## WHAT YOU WILL DO
Only the pictures stay out; every record is to be quoted exactly.

------------

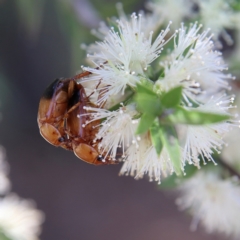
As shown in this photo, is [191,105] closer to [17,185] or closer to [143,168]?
[143,168]

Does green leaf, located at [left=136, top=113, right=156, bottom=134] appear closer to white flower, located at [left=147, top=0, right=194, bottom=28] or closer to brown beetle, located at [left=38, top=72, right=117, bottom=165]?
brown beetle, located at [left=38, top=72, right=117, bottom=165]

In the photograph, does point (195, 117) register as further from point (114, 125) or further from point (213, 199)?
point (213, 199)

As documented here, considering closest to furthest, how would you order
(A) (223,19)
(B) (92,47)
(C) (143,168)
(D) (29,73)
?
(C) (143,168)
(B) (92,47)
(A) (223,19)
(D) (29,73)

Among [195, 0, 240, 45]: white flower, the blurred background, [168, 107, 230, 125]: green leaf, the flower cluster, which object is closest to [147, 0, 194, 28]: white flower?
[195, 0, 240, 45]: white flower

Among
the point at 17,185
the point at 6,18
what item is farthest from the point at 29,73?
the point at 17,185

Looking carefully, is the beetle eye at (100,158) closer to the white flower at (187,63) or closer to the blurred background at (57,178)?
the white flower at (187,63)

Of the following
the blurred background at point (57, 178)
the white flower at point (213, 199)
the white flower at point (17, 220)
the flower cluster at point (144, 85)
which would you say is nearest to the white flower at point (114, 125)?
the flower cluster at point (144, 85)
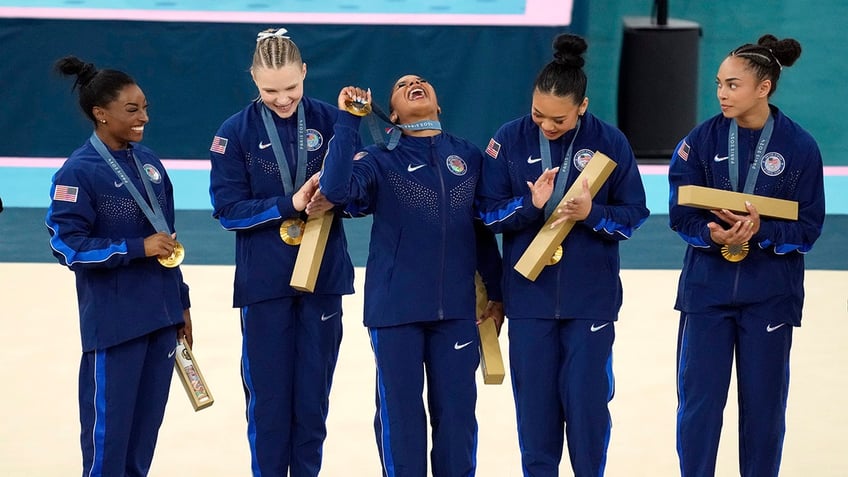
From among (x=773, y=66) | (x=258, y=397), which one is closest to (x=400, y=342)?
(x=258, y=397)

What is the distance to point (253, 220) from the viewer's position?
4.66 meters

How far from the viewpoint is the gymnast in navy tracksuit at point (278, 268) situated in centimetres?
469

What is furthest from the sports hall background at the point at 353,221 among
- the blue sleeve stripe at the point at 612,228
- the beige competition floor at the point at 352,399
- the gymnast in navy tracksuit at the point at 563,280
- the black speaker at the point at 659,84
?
the blue sleeve stripe at the point at 612,228

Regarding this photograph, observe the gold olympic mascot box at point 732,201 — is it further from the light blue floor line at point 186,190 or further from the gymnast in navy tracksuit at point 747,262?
the light blue floor line at point 186,190

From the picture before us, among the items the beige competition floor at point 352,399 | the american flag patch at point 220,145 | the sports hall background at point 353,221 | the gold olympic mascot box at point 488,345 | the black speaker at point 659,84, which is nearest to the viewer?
the american flag patch at point 220,145

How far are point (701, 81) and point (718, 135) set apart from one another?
9915 mm

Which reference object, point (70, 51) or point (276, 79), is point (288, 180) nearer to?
point (276, 79)

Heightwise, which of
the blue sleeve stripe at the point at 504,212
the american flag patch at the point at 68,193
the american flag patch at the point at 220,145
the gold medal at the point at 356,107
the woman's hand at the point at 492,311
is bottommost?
the woman's hand at the point at 492,311

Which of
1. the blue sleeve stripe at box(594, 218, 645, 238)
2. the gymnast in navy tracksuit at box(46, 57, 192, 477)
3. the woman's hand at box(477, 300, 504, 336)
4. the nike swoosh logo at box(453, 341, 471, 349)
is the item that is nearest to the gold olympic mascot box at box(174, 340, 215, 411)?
the gymnast in navy tracksuit at box(46, 57, 192, 477)

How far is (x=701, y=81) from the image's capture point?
14312 mm

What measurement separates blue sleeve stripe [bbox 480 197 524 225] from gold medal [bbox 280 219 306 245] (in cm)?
74

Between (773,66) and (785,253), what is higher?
(773,66)

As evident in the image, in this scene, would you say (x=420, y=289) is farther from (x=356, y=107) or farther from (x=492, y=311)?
(x=356, y=107)

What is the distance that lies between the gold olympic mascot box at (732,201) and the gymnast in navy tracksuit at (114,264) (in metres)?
1.96
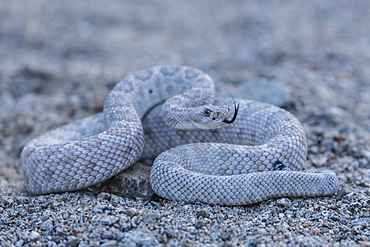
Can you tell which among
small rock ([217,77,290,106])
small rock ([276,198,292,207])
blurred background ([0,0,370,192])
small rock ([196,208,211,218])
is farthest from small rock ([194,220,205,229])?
small rock ([217,77,290,106])

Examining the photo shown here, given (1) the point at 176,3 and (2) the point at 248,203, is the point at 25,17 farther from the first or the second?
(2) the point at 248,203

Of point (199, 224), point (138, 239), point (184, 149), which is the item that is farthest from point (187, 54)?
point (138, 239)

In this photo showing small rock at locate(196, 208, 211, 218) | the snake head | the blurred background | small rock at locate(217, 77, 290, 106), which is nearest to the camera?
small rock at locate(196, 208, 211, 218)

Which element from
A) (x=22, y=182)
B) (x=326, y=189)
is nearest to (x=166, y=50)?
(x=22, y=182)

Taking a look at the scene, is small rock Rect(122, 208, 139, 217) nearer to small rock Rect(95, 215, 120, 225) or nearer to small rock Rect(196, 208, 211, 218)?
small rock Rect(95, 215, 120, 225)

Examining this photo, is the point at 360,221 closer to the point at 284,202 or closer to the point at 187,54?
the point at 284,202

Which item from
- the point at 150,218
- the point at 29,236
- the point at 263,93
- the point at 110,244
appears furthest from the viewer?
the point at 263,93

------------

## RESULT OF THE EXERCISE
As shown in this photo, is [191,105] closer to [17,185] or closer to [143,168]?
[143,168]

Does green leaf, located at [left=136, top=113, right=156, bottom=134] appear closer to white flower, located at [left=147, top=0, right=194, bottom=28] or closer to brown beetle, located at [left=38, top=72, right=117, bottom=165]?
brown beetle, located at [left=38, top=72, right=117, bottom=165]

In the photograph, does point (195, 117) register as further from point (114, 125) or further from point (213, 199)?
point (213, 199)

As documented here, considering closest to furthest, how would you order
(A) (223,19)
(B) (92,47)
(C) (143,168)
(D) (29,73)
?
(C) (143,168)
(B) (92,47)
(A) (223,19)
(D) (29,73)

Among [195, 0, 240, 45]: white flower, the blurred background, [168, 107, 230, 125]: green leaf, the flower cluster, which object is closest to [147, 0, 194, 28]: white flower?
[195, 0, 240, 45]: white flower

Among
the point at 17,185
the point at 6,18
what item is farthest from the point at 29,73?
the point at 17,185

Looking carefully, is the beetle eye at (100,158) closer to the white flower at (187,63) or closer to the blurred background at (57,178)?
the white flower at (187,63)

Of the following
the blurred background at point (57, 178)
the white flower at point (213, 199)
the white flower at point (17, 220)
the flower cluster at point (144, 85)
which would you say is nearest to the white flower at point (114, 125)?
the flower cluster at point (144, 85)
From among (x=773, y=66) | (x=258, y=397), which one is closest to (x=400, y=342)?
(x=258, y=397)

What is the distance to point (253, 220) from the viewer's position?
4.66 meters

How far from the viewpoint is the gymnast in navy tracksuit at point (278, 268) situated in centimetres?
469

What is furthest from the sports hall background at the point at 353,221 among
- the blue sleeve stripe at the point at 612,228
- the beige competition floor at the point at 352,399
- the gymnast in navy tracksuit at the point at 563,280
- the black speaker at the point at 659,84
?
the blue sleeve stripe at the point at 612,228

Regarding this photograph, observe the gold olympic mascot box at point 732,201 — is it further from the light blue floor line at point 186,190 or further from the gymnast in navy tracksuit at point 747,262?
the light blue floor line at point 186,190

From the picture before us, among the items the beige competition floor at point 352,399 | the american flag patch at point 220,145 | the sports hall background at point 353,221 | the gold olympic mascot box at point 488,345 | the black speaker at point 659,84, which is nearest to the viewer?
the american flag patch at point 220,145

How far are point (701, 81) and point (718, 135) set apart from one another?
9915 mm

Which reference object, point (70, 51) or point (276, 79), is point (288, 180) nearer to?
point (276, 79)

Heightwise, which of
the blue sleeve stripe at the point at 504,212
the american flag patch at the point at 68,193
the american flag patch at the point at 220,145
the gold medal at the point at 356,107
the woman's hand at the point at 492,311
is bottommost?
the woman's hand at the point at 492,311

Which of
1. the blue sleeve stripe at box(594, 218, 645, 238)
2. the gymnast in navy tracksuit at box(46, 57, 192, 477)
3. the woman's hand at box(477, 300, 504, 336)
4. the nike swoosh logo at box(453, 341, 471, 349)
is the item that is nearest to the gold olympic mascot box at box(174, 340, 215, 411)?
the gymnast in navy tracksuit at box(46, 57, 192, 477)

How far is (x=701, y=81) from the image's capture point?
14312 mm

What measurement separates blue sleeve stripe [bbox 480 197 524 225] from gold medal [bbox 280 219 306 245] (in cm)?
74

Between (773,66) and (785,253), what is higher?
(773,66)

As evident in the image, in this scene, would you say (x=420, y=289) is farther from (x=356, y=107) or farther from (x=492, y=311)?
(x=356, y=107)

What is the distance that lies between the gold olympic mascot box at (732,201) and the gymnast in navy tracksuit at (114,264) (in metres)?
1.96
Can you tell which among
small rock ([217,77,290,106])
small rock ([276,198,292,207])
blurred background ([0,0,370,192])
small rock ([196,208,211,218])
is farthest from small rock ([194,220,205,229])?
small rock ([217,77,290,106])

Examining the photo shown here, given (1) the point at 176,3 and (2) the point at 248,203, is the point at 25,17 farther from the first or the second?
(2) the point at 248,203

Of point (199, 224), point (138, 239), point (184, 149), which is the item that is farthest from point (187, 54)?
point (138, 239)

In this photo showing small rock at locate(196, 208, 211, 218) | the snake head | the blurred background | small rock at locate(217, 77, 290, 106), which is nearest to the camera?
small rock at locate(196, 208, 211, 218)

Which element from
A) (x=22, y=182)
B) (x=326, y=189)
is nearest to (x=166, y=50)?
(x=22, y=182)

Taking a look at the scene, is small rock Rect(122, 208, 139, 217) nearer to small rock Rect(95, 215, 120, 225) or nearer to small rock Rect(196, 208, 211, 218)?
small rock Rect(95, 215, 120, 225)

Examining this photo, is the point at 360,221 closer to the point at 284,202 or closer to the point at 187,54?
the point at 284,202

Which item from
- the point at 150,218
- the point at 29,236
- the point at 263,93
- the point at 110,244
appears furthest from the viewer?
the point at 263,93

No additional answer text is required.